Schwoerer’s history of the introduction and use of firearms in Tudor and Stuart England mixes business, political, legal, constitutional, and social history. Readers interested in business history will find much of interest in the detailed account of the development of the gun industry and the [End Page 87] Crown’s role in promoting it. The book presents new information about firearms manufacture in England and adds to current information on the use of guns by various social classes.

Unfortunately, despite claims to the contrary, scholars of legal and constitutional history will find nothing new, and, worse, a skewed account in this book of the statutes and practice. Schwoerer presents basic safety measures prohibiting firing guns in crowded areas and laws that lapsed from lack of enforcement as proof of serious restrictions on the public’s use of firearms. Such measures would not have been necessary if only a few Englishmen owned and used those firearms. Schwoerer cites Henry VIII’s statute of 1541 limiting ownership of handguns and crossbows—concealable weapons popular with robbers—to those with an annual income from land of £100. She ignores, however, the law’s assurances to yeomen; servingmen; and the inhabitants of cities, boroughs, and market towns, as well as those living outside of towns, that they could “have and keep in every of their houses any such handgun or handguns, of the length of one whole yard.”1 Nevertheless, in the book’s conclusion, Schwoerer claims a “striking feature” of England’s early modern gun culture was that “subjects whose socioeconomic standing was below a certain level (usually an annual income of £100) were legally disallowed to possess or use a firearm” (171). Her estimate that this group comprised 98 percent of the population is a regrettable inaccuracy.

What to work on:
- 1) Translate into Spanish this sentence from the review of Schwoerer's firearms history: "Schwoerer’s history of the introduction and use of firearms in Tudor and Stuart England mixes business, political, legal, constitutional, and social history."
- 2) List every kind of history that, according to the review of Schwoerer's firearms history, the book mixes.
- 3) Continue the review of Schwoerer's firearms history from its final sentence.

Stored data:
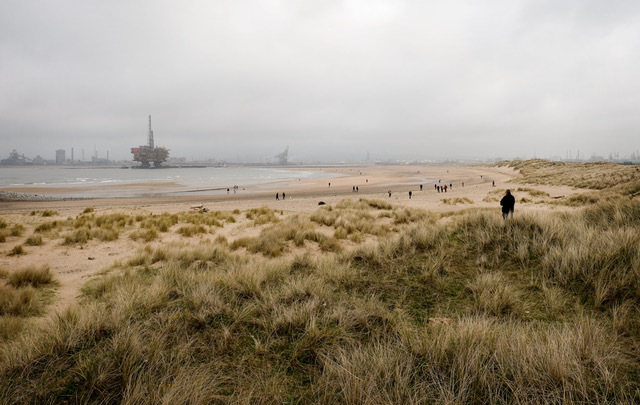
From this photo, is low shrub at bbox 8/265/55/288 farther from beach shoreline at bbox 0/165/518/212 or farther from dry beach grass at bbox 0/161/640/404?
beach shoreline at bbox 0/165/518/212

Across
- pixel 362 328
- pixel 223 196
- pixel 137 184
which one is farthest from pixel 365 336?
pixel 137 184

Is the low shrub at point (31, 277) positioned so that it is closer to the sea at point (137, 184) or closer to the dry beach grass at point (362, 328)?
the dry beach grass at point (362, 328)

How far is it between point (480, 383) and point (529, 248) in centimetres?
479

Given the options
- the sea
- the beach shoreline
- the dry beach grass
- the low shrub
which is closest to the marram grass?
the dry beach grass

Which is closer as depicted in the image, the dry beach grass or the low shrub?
the dry beach grass

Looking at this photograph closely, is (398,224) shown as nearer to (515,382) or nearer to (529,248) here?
(529,248)

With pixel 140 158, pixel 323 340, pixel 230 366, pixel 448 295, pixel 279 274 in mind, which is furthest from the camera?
pixel 140 158

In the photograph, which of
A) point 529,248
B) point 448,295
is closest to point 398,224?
point 529,248

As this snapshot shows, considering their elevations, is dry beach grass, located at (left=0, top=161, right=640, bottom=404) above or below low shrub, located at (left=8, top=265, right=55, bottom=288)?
above

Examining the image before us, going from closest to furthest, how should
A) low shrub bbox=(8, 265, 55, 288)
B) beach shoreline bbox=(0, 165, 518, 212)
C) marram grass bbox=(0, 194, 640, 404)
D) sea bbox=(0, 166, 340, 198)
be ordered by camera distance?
marram grass bbox=(0, 194, 640, 404)
low shrub bbox=(8, 265, 55, 288)
beach shoreline bbox=(0, 165, 518, 212)
sea bbox=(0, 166, 340, 198)

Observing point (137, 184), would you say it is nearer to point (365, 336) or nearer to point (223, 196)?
point (223, 196)

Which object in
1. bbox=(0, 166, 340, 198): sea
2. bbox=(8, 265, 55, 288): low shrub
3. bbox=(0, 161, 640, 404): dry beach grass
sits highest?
bbox=(0, 166, 340, 198): sea

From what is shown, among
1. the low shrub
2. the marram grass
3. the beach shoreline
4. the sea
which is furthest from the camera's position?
the sea

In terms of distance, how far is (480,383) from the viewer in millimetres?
2277
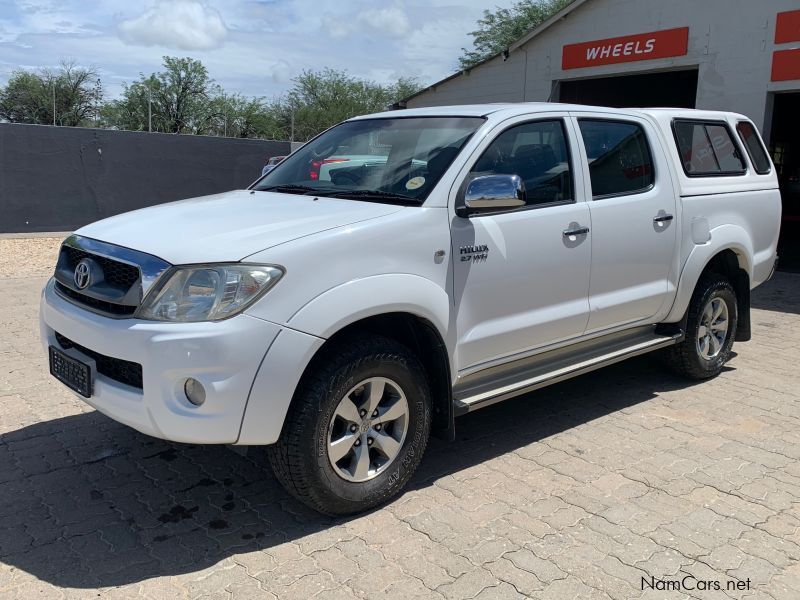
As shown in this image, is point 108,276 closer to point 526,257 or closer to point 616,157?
point 526,257

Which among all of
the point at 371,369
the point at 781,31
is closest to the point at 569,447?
the point at 371,369

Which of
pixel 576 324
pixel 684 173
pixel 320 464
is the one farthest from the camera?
pixel 684 173

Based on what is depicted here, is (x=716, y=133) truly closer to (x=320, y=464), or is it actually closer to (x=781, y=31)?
(x=320, y=464)

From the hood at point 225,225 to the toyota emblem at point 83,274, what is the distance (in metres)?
0.14

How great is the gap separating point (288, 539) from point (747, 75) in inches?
465

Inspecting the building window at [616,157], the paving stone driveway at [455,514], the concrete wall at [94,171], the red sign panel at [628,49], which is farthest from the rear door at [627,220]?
the concrete wall at [94,171]

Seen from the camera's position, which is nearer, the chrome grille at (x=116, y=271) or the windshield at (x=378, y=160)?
the chrome grille at (x=116, y=271)

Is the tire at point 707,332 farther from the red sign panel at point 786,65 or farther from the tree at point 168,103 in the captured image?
the tree at point 168,103

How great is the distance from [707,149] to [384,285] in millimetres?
3361

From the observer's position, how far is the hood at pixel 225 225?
2.97 m

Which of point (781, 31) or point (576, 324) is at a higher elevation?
point (781, 31)

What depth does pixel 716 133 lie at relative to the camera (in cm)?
550

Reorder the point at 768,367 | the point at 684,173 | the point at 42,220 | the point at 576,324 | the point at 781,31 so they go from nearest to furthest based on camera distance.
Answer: the point at 576,324 → the point at 684,173 → the point at 768,367 → the point at 781,31 → the point at 42,220

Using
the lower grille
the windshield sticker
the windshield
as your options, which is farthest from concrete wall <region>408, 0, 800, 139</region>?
the lower grille
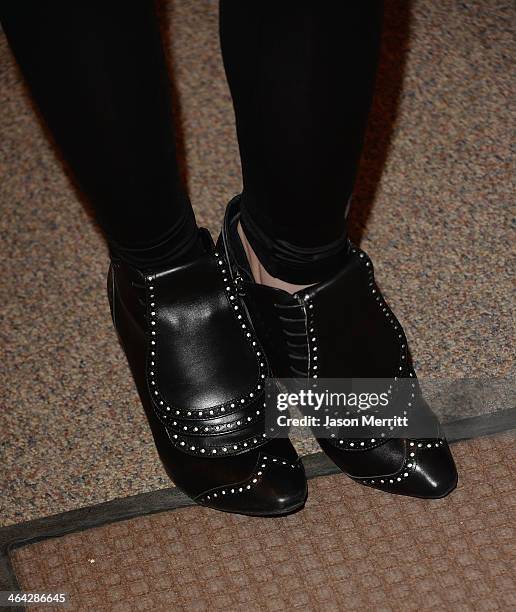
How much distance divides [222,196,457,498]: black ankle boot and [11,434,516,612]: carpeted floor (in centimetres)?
4

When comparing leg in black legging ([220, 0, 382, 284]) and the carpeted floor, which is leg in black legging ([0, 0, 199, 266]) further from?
the carpeted floor

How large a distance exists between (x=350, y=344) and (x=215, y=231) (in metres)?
0.44

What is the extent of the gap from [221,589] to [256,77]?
0.56 m

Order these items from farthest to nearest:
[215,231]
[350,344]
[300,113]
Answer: [215,231], [350,344], [300,113]

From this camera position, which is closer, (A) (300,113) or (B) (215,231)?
(A) (300,113)

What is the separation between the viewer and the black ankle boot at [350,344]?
765 millimetres

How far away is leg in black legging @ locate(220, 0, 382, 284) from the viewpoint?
584 millimetres

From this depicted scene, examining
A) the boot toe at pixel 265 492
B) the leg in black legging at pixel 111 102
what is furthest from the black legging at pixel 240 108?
the boot toe at pixel 265 492

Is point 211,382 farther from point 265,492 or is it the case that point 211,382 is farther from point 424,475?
point 424,475

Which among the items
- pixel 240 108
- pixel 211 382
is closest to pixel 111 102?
pixel 240 108

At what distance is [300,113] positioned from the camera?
2.05 feet

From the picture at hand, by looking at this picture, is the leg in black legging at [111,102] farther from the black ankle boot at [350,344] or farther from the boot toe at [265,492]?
the boot toe at [265,492]

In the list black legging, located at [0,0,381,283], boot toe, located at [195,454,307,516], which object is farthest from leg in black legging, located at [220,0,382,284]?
boot toe, located at [195,454,307,516]

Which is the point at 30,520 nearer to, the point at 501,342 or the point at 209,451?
the point at 209,451
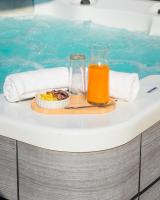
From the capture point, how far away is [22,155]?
5.87 feet

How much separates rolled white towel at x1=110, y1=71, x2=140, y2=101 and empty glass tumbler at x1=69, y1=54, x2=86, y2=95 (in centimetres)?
11

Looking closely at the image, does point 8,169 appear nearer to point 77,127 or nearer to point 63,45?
point 77,127

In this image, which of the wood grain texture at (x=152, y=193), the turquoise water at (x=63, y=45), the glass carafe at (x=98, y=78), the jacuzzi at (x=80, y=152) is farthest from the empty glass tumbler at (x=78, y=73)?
the turquoise water at (x=63, y=45)

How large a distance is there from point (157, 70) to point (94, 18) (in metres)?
1.68

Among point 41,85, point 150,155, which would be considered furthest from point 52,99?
point 150,155

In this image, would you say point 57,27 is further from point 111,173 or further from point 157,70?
point 111,173

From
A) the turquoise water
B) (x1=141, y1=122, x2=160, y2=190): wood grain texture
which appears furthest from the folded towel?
the turquoise water

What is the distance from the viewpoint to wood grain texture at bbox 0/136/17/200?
1817mm

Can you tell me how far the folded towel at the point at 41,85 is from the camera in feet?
6.25

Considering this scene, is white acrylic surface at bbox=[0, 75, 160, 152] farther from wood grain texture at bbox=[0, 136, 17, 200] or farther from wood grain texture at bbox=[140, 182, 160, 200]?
wood grain texture at bbox=[140, 182, 160, 200]

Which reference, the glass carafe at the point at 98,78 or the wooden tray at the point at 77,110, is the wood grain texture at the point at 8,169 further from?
the glass carafe at the point at 98,78

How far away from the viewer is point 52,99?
6.11 feet

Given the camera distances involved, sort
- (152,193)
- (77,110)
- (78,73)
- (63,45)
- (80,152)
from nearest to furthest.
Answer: (80,152), (77,110), (78,73), (152,193), (63,45)

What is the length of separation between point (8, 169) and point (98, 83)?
457mm
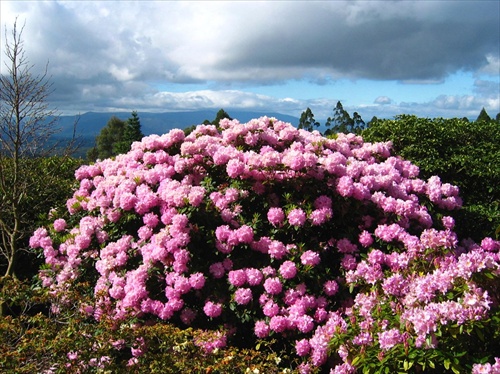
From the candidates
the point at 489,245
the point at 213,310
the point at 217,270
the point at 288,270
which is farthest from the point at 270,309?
the point at 489,245

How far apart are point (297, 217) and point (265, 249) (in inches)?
18.2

Responses per task:
- 1) La historia de Schwoerer sobre la introducción y el uso de las armas de fuego en la Inglaterra de los Tudor y los Estuardo combina historia empresarial, política, jurídica, constitucional y social.

- 2) Business, political, legal, constitutional, social

- 3)
The religious and social limitations of the firearms article in the English Bill of Rights of 1689 that she presents are well understood.2 The problem with Schwoerer’s focus is her timeframe. She fails to track the evolution of the English right to bear arms through the critical eighteenth century to the drafting of the American constitution and bill of rights. During that period, the 1689 limitations on the English right fell away. In 1765, for instance, Blackstone wrote that “the subjects of England” are entitled to “the right of having and using arms for self-preservation and defence.”3 In 1820, an English judge ruled, “A man has a clear right to arms to protect himself in his house. A man has a clear right to protect himself when he is going singly or in a small party upon the road where he is travelling or going for the ordinary purposes of business.”4 [End Page 88]

Schwoerer’s disappointing failure to trace the evolution of the right to have arms distorts the English legacy. Other authors have accurately followed that evolution, and the U.S. Supreme Court even took account of it in its two landmark opinions affirming the individual right of Americans to be armed as a pre-existing right from the English legacy.5 Schwoerer points out that she participated in writing amici curiae to the U.S. Supreme Court in the landmark cases Heller v. District of Columbia (2008) and McDonald v. City of Chicago (2010). She does not add that in both cases, her dismissal of the English legacy of the American right to be armed did not persuade the majority of justices.

Joyce Lee Malcolm
Antonin Scalia Law School
George Mason University

Footnotes

1. 33 Henry VIII, c. 6. Schwoerer fails to provide the text of the statute.

2. The English article about the right to be armed reads, “That the Subjects which are Protestants may have Armes for their defence Suitable to their Condition and as allowed by Law.” Protestants at that time were estimated to be 90% of the population. Catholics, having been urged by the papacy to overthrow the Protestant monarchy, were under a variety of liabilities until late...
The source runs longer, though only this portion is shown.